Prompt 1:
In the forum excerpt about 6502 design, rewrite the passage from "Joined: Thu Dec" to "to deal with.", replacing "reconfigurable logic" with "programmable logic".

Page excerpt:
========

Hopefully it will inspire someone. Doing it in programmable logic would eliminate steps 7 through 10.

[Edited 2/20/18 to update the URL.]

_________________
http://WilsonMinesCo.com/ lots of 6502 resources
The "second front page" is http://wilsonminesco.com/links.html .
What's an additional VIA among friends, anyhow?


Top
 Profile  
Reply with quote  
 Post subject:
PostPosted: Sun Jun 28, 2009 10:05 am 
Online
User avatar

Joined: Thu Dec 11, 2008 1:28 pm
Posts: 10986
Location: England
There's an important activity I'd call 'verification' which shouldn't be underestimated. For a 6502 or close relative that would involve showing that all the instructions act as they should, including response to interrupts, RDY, decimal mode and how they affect the flags. The more complex and more novel the design, the more there is to do in this phase - even minimal pipelining makes it harder.

There's a big advantage in using reconfigurable logic: you can implement early and keep revisiting the design, because you haven't the high costs of tooling and manufacture to deal with.

There's normally also an activity of bringing up a tool chain: an assembler and a monitor in this case, maybe a compiler and debugger in the usual case.

========

Records for processing:
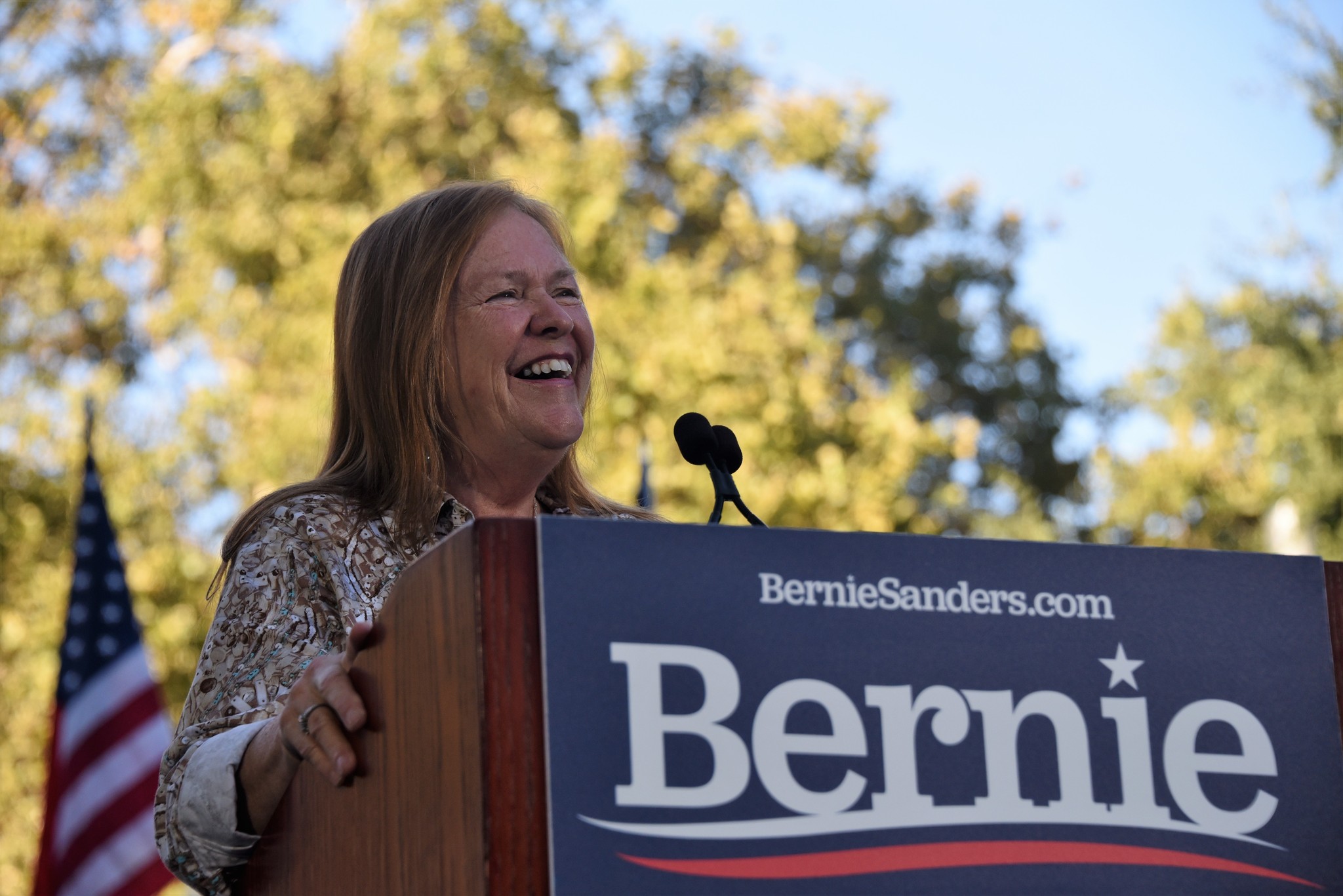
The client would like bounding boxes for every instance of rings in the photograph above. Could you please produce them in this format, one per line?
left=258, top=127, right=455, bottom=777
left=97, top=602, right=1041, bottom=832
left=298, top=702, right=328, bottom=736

========

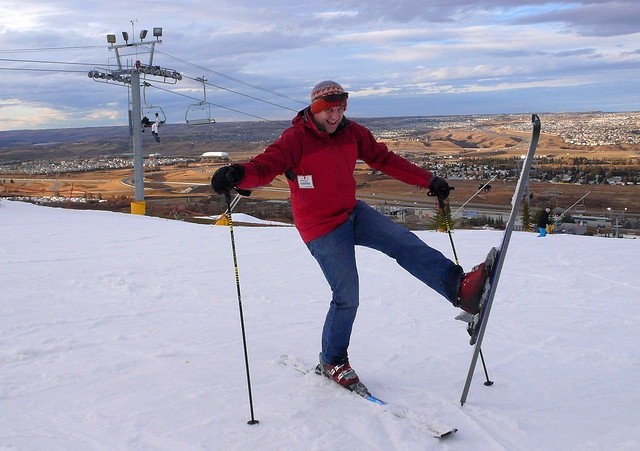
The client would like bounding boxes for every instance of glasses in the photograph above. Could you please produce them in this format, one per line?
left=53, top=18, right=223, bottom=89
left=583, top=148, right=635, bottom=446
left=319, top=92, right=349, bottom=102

========

Prompt 2:
Copy out, word for word, the lines in the records from the line with "The client would like bounding boxes for every instance of rings" to the line with "left=298, top=702, right=328, bottom=736", including both of those lines.

Correct answer 1:
Joined: Thu Dec 11, 2008 1:28 pm
Posts: 10986
Location: England
There's an important activity I'd call 'verification' which shouldn't be underestimated. For a 6502 or close relative that would involve showing that all the instructions act as they should, including response to interrupts, RDY, decimal mode and how they affect the flags. The more complex and more novel the design, the more there is to do in this phase - even minimal pipelining makes it harder.

There's a big advantage in using programmable logic: you can implement early and keep revisiting the design, because you haven't the high costs of tooling and manufacture to deal with.

Correct answer 2:
The client would like bounding boxes for every instance of rings in the photograph above. Could you please produce them in this format, one per line?
left=258, top=127, right=455, bottom=777
left=97, top=602, right=1041, bottom=832
left=298, top=702, right=328, bottom=736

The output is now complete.